§ Aim of the exercise: Gather every line in the rows below that contains the string "pyautogui", matching case exactly.

§ The records:
******
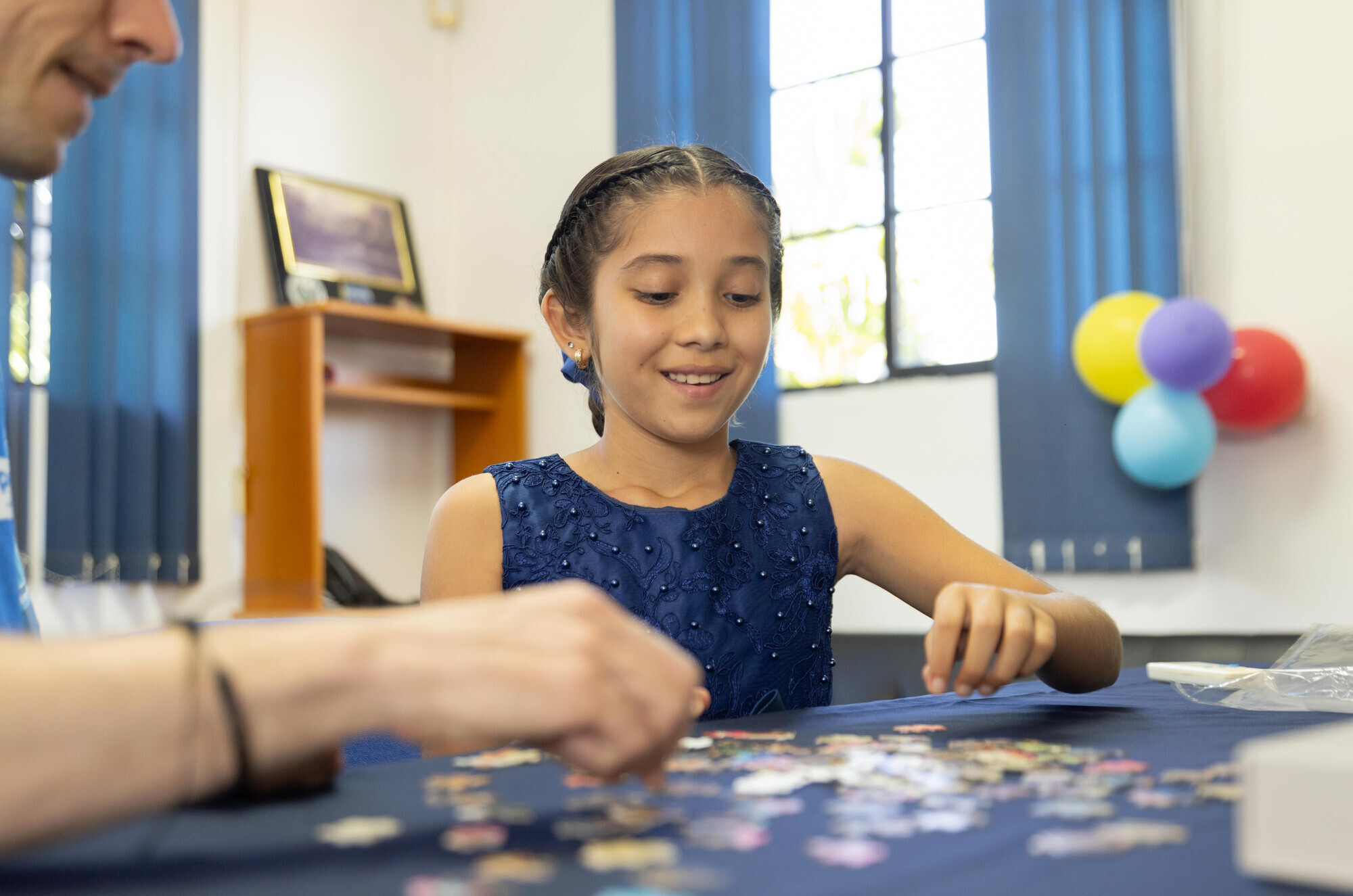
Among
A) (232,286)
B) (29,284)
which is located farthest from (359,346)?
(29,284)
******
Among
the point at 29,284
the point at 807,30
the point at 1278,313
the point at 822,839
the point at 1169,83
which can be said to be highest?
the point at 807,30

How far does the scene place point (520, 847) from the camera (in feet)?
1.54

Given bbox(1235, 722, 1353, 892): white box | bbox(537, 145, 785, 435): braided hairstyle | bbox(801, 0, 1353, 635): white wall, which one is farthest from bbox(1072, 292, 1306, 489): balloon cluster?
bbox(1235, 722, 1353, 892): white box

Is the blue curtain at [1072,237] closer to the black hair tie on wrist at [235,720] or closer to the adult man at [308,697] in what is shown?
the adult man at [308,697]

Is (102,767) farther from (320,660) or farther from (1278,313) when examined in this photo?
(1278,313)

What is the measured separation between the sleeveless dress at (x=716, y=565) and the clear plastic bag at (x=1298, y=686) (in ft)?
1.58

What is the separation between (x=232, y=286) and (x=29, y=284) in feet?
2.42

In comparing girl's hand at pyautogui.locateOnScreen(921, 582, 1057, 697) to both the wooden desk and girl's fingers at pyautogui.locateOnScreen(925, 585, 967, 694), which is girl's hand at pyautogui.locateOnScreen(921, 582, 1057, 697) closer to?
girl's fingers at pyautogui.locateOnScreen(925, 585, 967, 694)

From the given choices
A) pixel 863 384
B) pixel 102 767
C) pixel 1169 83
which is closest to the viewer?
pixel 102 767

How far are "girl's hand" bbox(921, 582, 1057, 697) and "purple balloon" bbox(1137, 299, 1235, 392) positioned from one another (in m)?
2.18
******
§ Exercise result:
In comparing girl's hand at pyautogui.locateOnScreen(921, 582, 1057, 697) to both the wooden desk and girl's fingers at pyautogui.locateOnScreen(925, 585, 967, 694), which is girl's hand at pyautogui.locateOnScreen(921, 582, 1057, 697) closer to?
girl's fingers at pyautogui.locateOnScreen(925, 585, 967, 694)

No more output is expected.